Google ha una sezione dedicata ai principi di utilizzo dell’AI e il dibattito etico a mio parere deve andare di pari passo con quello tecnico e tecnologico.
Aleksandr Tiulkanov, esperto di AI, Data & Digital Policy, ha condiviso su Linkedin il grafico di un algoritmo per decidere se e quando usare ChatGPT e trovo sia davvero efficace nella sua semplicità
- Sviluppare un metodo a prova di algoritmo e di evoluzioni tecnologiche
Fare SEO oggi ha molte cose in comune con quello che finora si è fatto, se abbiamo lavorato nell’ottica della qualità.
Dunque è importante continuare a fare le “solite cose” e, se ancora non l’abbiamo fatto, sviluppare un metodo solido che possa valere in qualsiasi scenario: al tempo delle AI, mettere al centro le persone è ancora più importante per non perdere il principio di comunicazione su cui è incentrata l’attività SEO.
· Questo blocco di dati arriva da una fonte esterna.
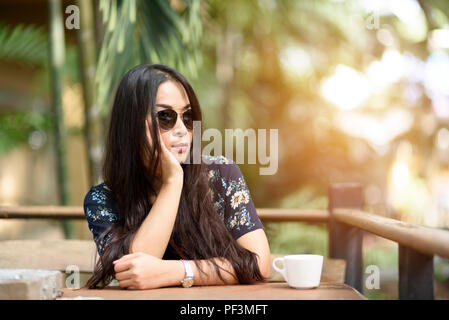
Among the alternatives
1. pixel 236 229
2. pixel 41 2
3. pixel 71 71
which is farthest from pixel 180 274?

Quindi se vogliamo indicare una roadmap SEO, ecco la mia:
- Analisi delle Search Personas e dei bisogni
- Analisi degli argomenti/keywords e degli intenti di ricerca
- Progettare un’architettura informativa solida ed esaustiva
- Progettare risorse e contenuti utili che soddisfino gli intenti di ricerca
- Redazione dei contenuti con uno stile naturale (dimenticandosi della SEO quando si scrive)
- Redazione dei microcontenuti: metatag title, description, ecc
- Implementazione delle entità attraverso il markup dei dati strutturati
- Miglioramenti tecnici di tutti gli aspetti del sito legati a usabilità ed esperienza utente
E infine studio e sviluppo di nuovi strumenti di lavoro, come l’integrazione dell’AI nei processi ripetitivi e a basso valore, che ci permettano di avere più tempo da dedicare alla qualità.